The white man has no sense,

He is fit to be a slave.”

The court messengers did not like to be called Ashy-Buttocks, and they beat the men. But the song spread in Umuofia.

Okonkwo’s head was bowed in sadness as Obierika told him these things.

“Perhaps I have been away too long,” Okonkwo said, almost to himself. “But I cannot understand these things you tell me. What is it that has happened to our people? Why have they lost the power to fight?”

“Have you not heard how the white man wiped out Abame?” asked Obierika.

“I have heard,” said Okonkwo. “But I have also heard that Abame people were weak and foolish. Why did they not fight back? Had they no guns and machetes? We would be cowards to compare ourselves with the men of Abame. Their fathers had never dared to stand before our ancestors. We must fight these men and drive them from the land.”

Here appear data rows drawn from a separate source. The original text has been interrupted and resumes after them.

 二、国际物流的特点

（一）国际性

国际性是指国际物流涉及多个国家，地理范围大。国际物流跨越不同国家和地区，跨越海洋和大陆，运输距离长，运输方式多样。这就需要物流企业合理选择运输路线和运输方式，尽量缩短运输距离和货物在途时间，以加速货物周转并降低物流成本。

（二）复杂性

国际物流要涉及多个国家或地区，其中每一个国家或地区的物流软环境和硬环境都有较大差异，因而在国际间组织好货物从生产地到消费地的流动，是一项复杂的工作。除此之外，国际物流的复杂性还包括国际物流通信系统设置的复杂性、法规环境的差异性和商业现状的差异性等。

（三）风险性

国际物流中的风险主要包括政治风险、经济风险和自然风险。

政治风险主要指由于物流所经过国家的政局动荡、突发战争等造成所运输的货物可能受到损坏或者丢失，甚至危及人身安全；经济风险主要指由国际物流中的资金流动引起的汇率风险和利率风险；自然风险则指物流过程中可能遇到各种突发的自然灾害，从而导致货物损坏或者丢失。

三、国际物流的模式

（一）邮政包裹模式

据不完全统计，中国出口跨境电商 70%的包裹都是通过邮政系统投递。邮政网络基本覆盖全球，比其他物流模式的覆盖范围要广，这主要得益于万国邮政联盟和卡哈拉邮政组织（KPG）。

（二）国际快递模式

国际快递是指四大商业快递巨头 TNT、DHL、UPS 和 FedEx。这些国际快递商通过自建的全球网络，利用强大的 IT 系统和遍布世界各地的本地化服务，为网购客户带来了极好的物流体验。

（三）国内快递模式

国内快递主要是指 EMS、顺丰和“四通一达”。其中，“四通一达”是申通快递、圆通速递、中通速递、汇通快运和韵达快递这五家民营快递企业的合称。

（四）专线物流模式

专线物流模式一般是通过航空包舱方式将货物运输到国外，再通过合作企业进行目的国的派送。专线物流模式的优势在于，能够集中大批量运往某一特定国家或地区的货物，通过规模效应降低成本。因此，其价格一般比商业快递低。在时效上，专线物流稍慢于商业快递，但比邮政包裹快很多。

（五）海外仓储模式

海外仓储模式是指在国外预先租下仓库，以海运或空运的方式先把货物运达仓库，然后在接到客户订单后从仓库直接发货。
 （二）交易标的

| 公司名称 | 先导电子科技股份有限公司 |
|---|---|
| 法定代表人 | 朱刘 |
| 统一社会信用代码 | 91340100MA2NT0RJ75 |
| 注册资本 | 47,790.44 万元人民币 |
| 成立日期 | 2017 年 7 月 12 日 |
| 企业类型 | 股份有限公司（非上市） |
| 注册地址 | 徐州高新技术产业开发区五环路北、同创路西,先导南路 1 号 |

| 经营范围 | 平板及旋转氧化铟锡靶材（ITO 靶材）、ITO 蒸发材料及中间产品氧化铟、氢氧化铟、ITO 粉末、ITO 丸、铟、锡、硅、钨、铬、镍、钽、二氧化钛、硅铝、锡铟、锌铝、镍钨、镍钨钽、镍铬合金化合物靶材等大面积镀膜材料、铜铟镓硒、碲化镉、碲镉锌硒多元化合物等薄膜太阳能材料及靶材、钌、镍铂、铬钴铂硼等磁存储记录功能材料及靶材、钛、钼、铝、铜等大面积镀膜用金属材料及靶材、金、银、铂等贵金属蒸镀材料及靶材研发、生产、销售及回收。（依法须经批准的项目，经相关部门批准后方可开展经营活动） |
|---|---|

“It is already too late,” said Obierika sadly. “Our own men and our sons have joined the ranks of the stranger. They have joined his religion and they help to uphold his government. If we should try to drive out the white men in Umuofia we should find it easy. There are only two of them. But what of our own people who are following their way and have been given power? They would go to Umuru and bring the soldiers, and we would be like Abame.” He paused for a long time and then said: “I told you on my last visit to Mbanta how they hanged Aneto.”

“What has happened to that piece of land in dispute?” asked Okonkwo.

“The white man’s court has decided that it should belong to Nnama’s family, who had given much money to the white man’s messengers and interpreter.”